Task instructions:
Gather every line of the records that contains the word "camera". Case matters.

Collected data:
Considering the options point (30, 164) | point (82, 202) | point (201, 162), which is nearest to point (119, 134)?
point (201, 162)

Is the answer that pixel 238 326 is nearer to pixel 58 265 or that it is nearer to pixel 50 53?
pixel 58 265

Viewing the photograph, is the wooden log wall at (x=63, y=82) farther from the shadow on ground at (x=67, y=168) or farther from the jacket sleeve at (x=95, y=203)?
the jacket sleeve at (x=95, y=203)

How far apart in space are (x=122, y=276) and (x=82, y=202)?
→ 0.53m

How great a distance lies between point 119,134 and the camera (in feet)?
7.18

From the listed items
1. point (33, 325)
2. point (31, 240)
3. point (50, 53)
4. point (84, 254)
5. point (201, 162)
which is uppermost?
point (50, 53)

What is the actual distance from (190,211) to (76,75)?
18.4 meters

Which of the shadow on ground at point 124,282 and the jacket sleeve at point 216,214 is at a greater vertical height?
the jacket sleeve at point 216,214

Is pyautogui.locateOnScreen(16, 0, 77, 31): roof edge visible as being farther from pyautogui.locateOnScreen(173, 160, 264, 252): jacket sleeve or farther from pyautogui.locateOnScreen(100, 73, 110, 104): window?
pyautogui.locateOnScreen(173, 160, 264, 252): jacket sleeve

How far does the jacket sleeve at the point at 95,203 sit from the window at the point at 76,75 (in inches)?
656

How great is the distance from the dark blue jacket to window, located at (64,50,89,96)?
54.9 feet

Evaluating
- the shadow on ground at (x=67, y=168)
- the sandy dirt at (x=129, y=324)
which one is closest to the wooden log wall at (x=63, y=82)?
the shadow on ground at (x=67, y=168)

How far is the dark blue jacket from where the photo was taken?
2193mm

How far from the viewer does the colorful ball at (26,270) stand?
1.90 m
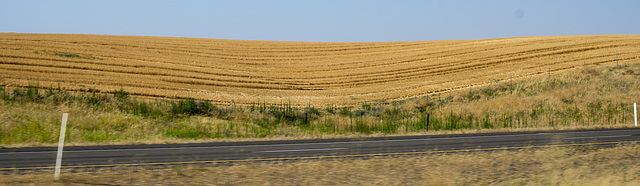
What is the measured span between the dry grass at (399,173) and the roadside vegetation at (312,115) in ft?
23.8

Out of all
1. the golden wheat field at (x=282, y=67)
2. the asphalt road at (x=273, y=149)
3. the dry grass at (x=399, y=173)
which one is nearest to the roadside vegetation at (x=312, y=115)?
the asphalt road at (x=273, y=149)

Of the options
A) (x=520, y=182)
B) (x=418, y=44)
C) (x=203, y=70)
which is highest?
(x=418, y=44)

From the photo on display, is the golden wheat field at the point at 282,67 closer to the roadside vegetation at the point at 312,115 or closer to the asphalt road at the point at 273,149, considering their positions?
the roadside vegetation at the point at 312,115

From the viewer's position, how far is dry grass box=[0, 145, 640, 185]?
1037 cm

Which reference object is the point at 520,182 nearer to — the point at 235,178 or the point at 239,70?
the point at 235,178

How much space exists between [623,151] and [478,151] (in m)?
3.96

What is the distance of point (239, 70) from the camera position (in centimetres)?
4853

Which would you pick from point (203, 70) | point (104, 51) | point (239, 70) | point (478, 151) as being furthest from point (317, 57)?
point (478, 151)

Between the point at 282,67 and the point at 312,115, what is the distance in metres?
25.9

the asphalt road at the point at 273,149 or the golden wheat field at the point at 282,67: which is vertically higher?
the golden wheat field at the point at 282,67

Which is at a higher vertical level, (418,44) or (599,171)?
(418,44)

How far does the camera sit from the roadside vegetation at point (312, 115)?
20672 millimetres

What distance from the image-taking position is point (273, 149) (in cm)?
1611

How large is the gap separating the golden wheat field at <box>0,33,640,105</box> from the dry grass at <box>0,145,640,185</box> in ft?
65.7
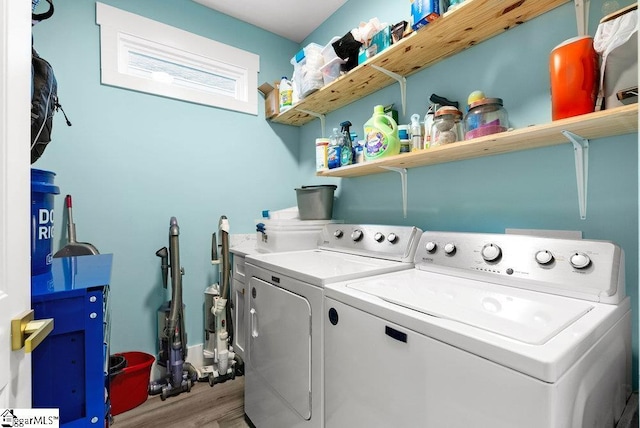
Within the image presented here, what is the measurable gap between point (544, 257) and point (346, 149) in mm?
1247

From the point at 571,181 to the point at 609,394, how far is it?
76 cm

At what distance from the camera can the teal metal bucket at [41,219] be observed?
0.83m

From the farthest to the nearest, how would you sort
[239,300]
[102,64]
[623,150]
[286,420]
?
[239,300] → [102,64] → [286,420] → [623,150]

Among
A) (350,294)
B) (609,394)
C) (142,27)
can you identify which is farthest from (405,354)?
(142,27)

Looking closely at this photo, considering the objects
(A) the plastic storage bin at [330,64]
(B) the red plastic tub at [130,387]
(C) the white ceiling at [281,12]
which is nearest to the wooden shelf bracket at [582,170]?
(A) the plastic storage bin at [330,64]

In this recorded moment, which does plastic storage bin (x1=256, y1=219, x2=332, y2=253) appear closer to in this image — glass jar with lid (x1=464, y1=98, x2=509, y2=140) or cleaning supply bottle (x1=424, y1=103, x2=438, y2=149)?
cleaning supply bottle (x1=424, y1=103, x2=438, y2=149)

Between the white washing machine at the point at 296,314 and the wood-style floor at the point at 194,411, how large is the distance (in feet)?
0.69

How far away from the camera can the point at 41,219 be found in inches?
33.7

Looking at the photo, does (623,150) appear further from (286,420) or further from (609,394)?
(286,420)

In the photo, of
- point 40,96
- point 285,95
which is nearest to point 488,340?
point 40,96

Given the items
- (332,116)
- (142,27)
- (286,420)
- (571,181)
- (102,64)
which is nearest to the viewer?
(571,181)

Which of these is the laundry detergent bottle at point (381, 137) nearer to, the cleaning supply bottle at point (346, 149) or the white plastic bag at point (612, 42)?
the cleaning supply bottle at point (346, 149)

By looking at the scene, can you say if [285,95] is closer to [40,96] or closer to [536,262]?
[40,96]

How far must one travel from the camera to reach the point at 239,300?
2.28m
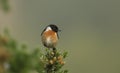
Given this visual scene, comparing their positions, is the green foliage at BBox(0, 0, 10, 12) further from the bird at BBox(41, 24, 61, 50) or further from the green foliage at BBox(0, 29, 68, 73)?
the bird at BBox(41, 24, 61, 50)

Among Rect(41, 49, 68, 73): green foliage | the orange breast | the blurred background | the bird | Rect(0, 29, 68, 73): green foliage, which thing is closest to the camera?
Rect(0, 29, 68, 73): green foliage

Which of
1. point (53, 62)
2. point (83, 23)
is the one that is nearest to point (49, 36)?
point (53, 62)

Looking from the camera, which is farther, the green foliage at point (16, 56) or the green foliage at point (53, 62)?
the green foliage at point (53, 62)

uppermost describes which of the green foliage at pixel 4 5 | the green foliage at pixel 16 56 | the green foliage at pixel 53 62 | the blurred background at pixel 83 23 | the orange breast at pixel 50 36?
the blurred background at pixel 83 23

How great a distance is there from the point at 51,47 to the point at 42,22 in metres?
107

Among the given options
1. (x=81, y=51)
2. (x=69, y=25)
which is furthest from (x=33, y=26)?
(x=81, y=51)

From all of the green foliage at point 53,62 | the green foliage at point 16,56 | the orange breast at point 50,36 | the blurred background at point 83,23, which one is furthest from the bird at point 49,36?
the blurred background at point 83,23

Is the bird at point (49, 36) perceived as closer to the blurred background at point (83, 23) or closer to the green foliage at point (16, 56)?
the green foliage at point (16, 56)

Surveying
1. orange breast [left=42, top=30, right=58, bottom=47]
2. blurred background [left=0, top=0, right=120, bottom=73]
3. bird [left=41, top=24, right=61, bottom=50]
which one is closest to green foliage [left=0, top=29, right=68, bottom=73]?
bird [left=41, top=24, right=61, bottom=50]

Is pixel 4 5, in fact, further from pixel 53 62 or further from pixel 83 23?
pixel 83 23

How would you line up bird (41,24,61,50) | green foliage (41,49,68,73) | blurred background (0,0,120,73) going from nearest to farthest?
green foliage (41,49,68,73)
bird (41,24,61,50)
blurred background (0,0,120,73)

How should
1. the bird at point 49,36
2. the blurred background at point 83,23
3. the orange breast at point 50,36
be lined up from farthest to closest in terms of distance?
the blurred background at point 83,23, the orange breast at point 50,36, the bird at point 49,36

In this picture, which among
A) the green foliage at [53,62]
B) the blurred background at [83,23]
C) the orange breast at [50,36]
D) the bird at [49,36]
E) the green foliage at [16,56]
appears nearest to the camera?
the green foliage at [16,56]

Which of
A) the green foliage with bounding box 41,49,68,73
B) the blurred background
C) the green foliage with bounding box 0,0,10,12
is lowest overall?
the green foliage with bounding box 0,0,10,12
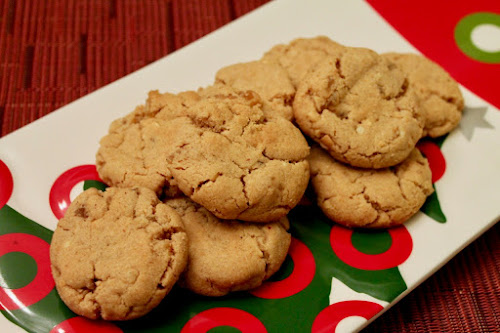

Response to the exercise:
How great a distance lies between point 119,134 and the camera (in feet)?
What is the distance of point (239, 70) from the camera position (in centimetres)?
How far does the camera sit from the roadside vegetation at point (312, 115)?
At what distance from the camera can the teal metal bucket at [41,219] be observed?
How far away from the camera can the point at 41,219 be found in inches?
How far must one travel from the camera to reach the point at 239,300?
Among Rect(41, 49, 68, 73): green foliage | the orange breast | the blurred background | the bird | Rect(0, 29, 68, 73): green foliage, which thing is closest to the camera?
Looking from the camera, which is farther, the green foliage at point (16, 56) or the green foliage at point (53, 62)?
appears nearest to the camera?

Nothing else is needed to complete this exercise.